*** Records to process ***
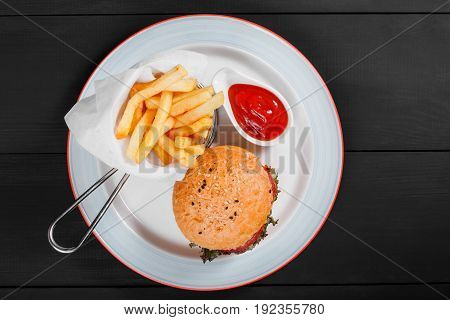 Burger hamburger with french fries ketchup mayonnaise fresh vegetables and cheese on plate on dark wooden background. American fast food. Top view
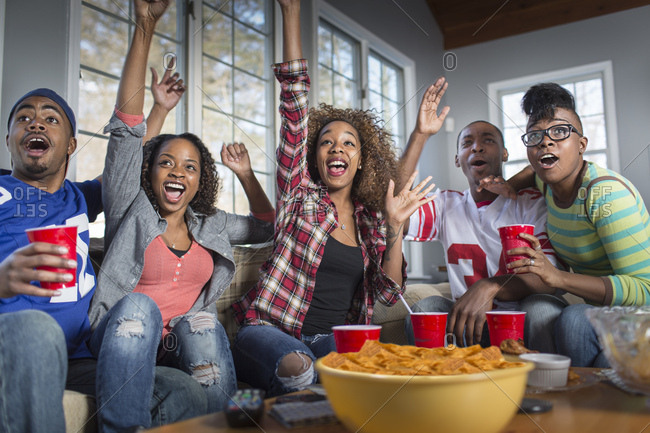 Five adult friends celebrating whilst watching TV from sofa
*** End of Records to process ***
*** Records to process ***
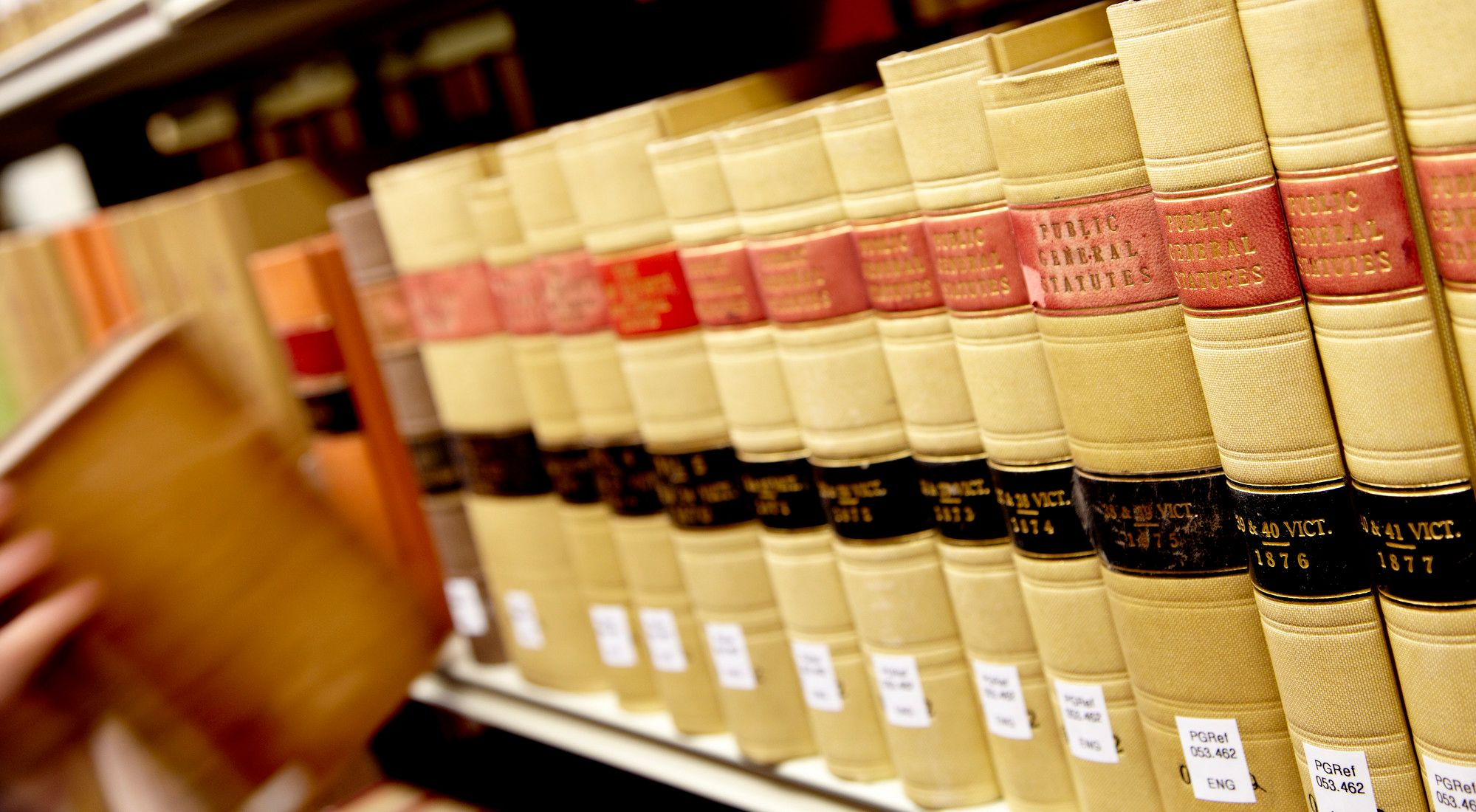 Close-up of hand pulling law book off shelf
*** End of Records to process ***
§ **Task item**
Look above for the line with "Burger hamburger with" and the line with "Five adult friends"; set down those two lines and all lines between them exactly, without pictures and without anything else.

§ **Answer to the exercise**
 Burger hamburger with french fries ketchup mayonnaise fresh vegetables and cheese on plate on dark wooden background. American fast food. Top view
 Five adult friends celebrating whilst watching TV from sofa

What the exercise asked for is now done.